The much-vaunted “tunnel”, complete with ventilation, lighting, and support beams, that was shown to journalists a few days after the break-out actually only extended a few dozen meters. It was more or less a stage set. In fact, according to the Associated Press, journalists were not allowed into the tunnel, but were given just a glimpse through a shaft dug into it from above. And General Ghulam Dastgir, the governor in charge of the jail, explained why a glimpse only was possible: "The Taliban have planted bombs inside the tunnel and it is hard to investigate until the explosives are removed," he said. Dastagir was part of the show.
The big getaway, it is rumored, was actually a secret deal between the Spin Doctors in Arg and the Taliban. It was a way of agreeing to one of the insurgents’ major demands — prisoner release — without being seen to caving in to pressure from the insurgents. The release of 106 Taliban commanders (among the 470 escapees) would, presumably, sweeten the Taliban for future negotiations, without unduly annoying the Americans, who have refused to make concessions while the fighting continues.

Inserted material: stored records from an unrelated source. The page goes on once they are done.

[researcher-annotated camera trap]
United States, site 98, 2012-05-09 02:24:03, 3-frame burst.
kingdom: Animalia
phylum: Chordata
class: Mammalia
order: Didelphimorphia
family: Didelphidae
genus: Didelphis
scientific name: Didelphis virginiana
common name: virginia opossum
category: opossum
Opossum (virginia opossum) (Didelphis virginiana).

Let’s do some maths: To dig a tunnel 370 m long in a way that men can use it walking with the upper body bend forward means to extract, move and store more than 1.800 tons of dirt and clay. We assume this amount of earth was not moved and stored on the prison compound or at the other end of the “tunnel”, nor had it been transported away with shuttle trucks or wheel barrows.
Fortunately all this is only Sar-e-Chow talk and Rumor Intelligence. It will be interesting to watch the further career of General Ghulam Dastagir and those who have been arrested. Dastagir's predecessor Gen Sayed Agha Saqib, the governor in charge of the Sarposa Jail Break on 13. June 2008 was later awarded with the job as the Provincial Police Chief of Herat.